Smart Home in Mietwohnungen: Diese Produkte lohnen sich

Smarte Lampen lohnen sich auch für eine Wohnung
Smarte Lampen lohnen sich auch für eine Wohnung(© 2016 Philips)

Selbst in einer Mietwohnung könnt ihr euch ein Smart Home einrichten. Einige Produkte bieten euch auch dann Vorteile, wenn ihr nur über wenige Räume verfügt. Welche Geräte ihr euch genauer anschauen solltet, erfahrt ihr in diesem Ratgeber. Zudem solltet ihr beachten, dass ihr nicht alle Gadgets ohne Zustimmung des Vermieters einbauen dürft. Welche Dinge ihr bei der Anschaffung generell im Auge haben solltet, erfahrt ihr in einem anderen Artikel.

Musik überall mit Multiroom

Gerade wenn ihr während des Kochens nicht dauerhaft am Herd steht, kennt ihr das: Ihr lauft durch die Wohnung, wechselt zwischen Küche und Wohnzimmer, doch die Musik läuft nur in einem der Räume. Praktischer ist es, wenn ihr Multiroom verwendet, damit eure Lautsprecher in allen Räumen einen Song synchron abspielen. Für Apple-Nutzer bieten sich dafür Sonos-Lautsprecher mit AirPlay 2 an – oder der HomePod. Über euer iPhone könnt ihr dann einfach auswählen, auf welchen Speakern die Musik laufen soll.

Multiroom ist aber auch mit anderen Geräten möglich. So bietet euch der Amazon Echo etwa die entsprechende Funktion. Natürlich klappt das ebenso mit Google Home. Für ältere Stereoanlagen oder Receiver gibt es zudem etwa Netzwerk-Player, die euch die Song-Wiedergabe in mehreren Räumen zugleich erlaubt. So müsst ihr nicht unbedingt auf die eher kleineren eigenständigen WLAN-Lautsprecher setzen, sondern könnt (wenn vorhanden) größere Standlautsprecher in euer Multiroom-System einbinden.

Smarte Lichter und Schalter für alle Räume

Egal wie viele Räume eure Mietwohnung hat: Smarte Lampen dürften sich immer lohnen. Zunächst solltet ihr aber euer Wohnzimmer mit den Gadgets bestücken. Systeme wie Philips Hue, Osram Lightify oder Ikea Tradfri bieten euch auch bunte Birnen, die viele verschiedene Farben annehmen können und dimmbar sind. Das könnt ihr besonders stimmungsvoll einsetzen, wenn ihr zum Beispiel Besuch habt.

Erstellt einfach verschiedene Szenen für kleine Sit-in-Partys, für einen gemütlichen Fernsehabend oder für Spiele-Sitzungen. Ihr werdet schnell merken: Der Raum wirkt durch die bunten Farben unter Umständen gemütlicher, als wenn nur das grelle weiße Licht zum Einsatz kommt. Wollt ihr keine farbigen Lampen, ist immerhin die Dimm-Funktion noch sehr praktisch und kann zu einer guten Stimmung beitragen.

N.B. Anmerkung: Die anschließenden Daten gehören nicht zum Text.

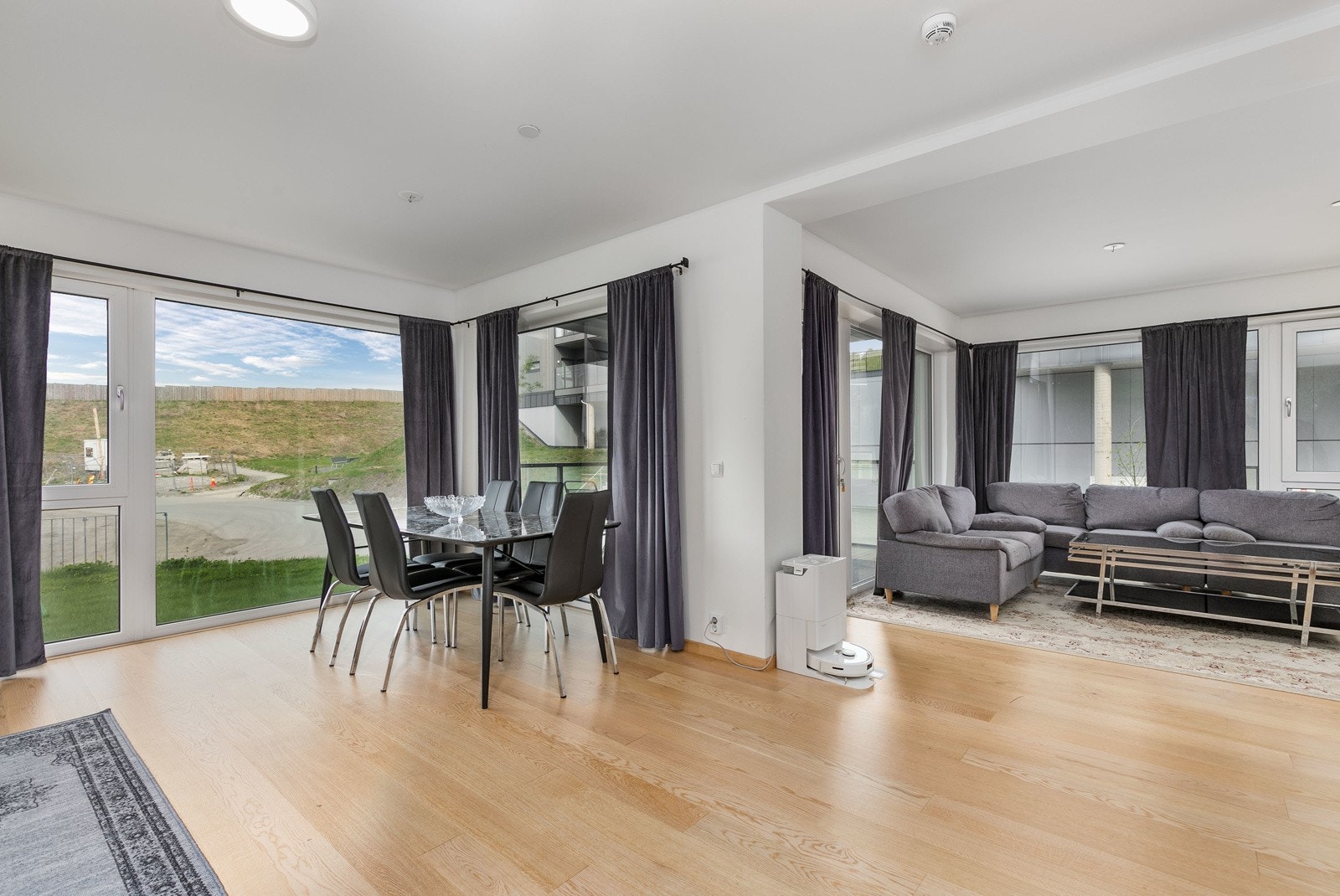 Gulvet er belagt med enstavs hvitpigmentert parkett som strekker seg sømløst inn i de øvrige oppholdsrom Galleribilde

Für euren Flur bietet sich eine smarte Lampe mit Bewegungsmelder an. Dann leuchtet das Licht dort nur, wenn sich hier jemand aufhält. Mit den Gadgets könnt ihr die Beleuchtung zudem vom Smartphone aus regeln. Habt ihr irgendwo in der Wohnung das Licht angelassen und seid schon im Bett, müsst ihr nicht mehr Aufstehen. Über Routinen könnt ihr das Licht am Morgen übrigens zum Aufwachen langsam automatisch heller werden lassen.

Vorsicht bei Umbauten

Während ihr zum Beispiel smarte Lampen, Thermostate und (die meisten) Sensoren problemlos in eine Mietwohnung integrieren könnt, dürft ihr längst nicht alle Smart-Home Geräte nachrüsten. Intelligente Rollladen, die selbstständig hoch- oder runterfahren, solltet ihr ohne Absprache mit dem Vermieter nicht einbauen. Grundsätzlich wird es problematisch, sobald ihr Umbauten an der Wohnung vornehmen müsst.

Solltet ihr durch euer Vorhaben dann auch noch Leitungen beschädigen, kann es teuer für euch werden. Wollt ihr euch Stress ersparen, empfehlen wir euch nur Smart-Home-Geräte zu verbauen, bei deren Demontage ihr eure Räume problemlos in den Urzustand versetzen könnt – sodass etwa keine Löcher in der Wand zurückbleiben.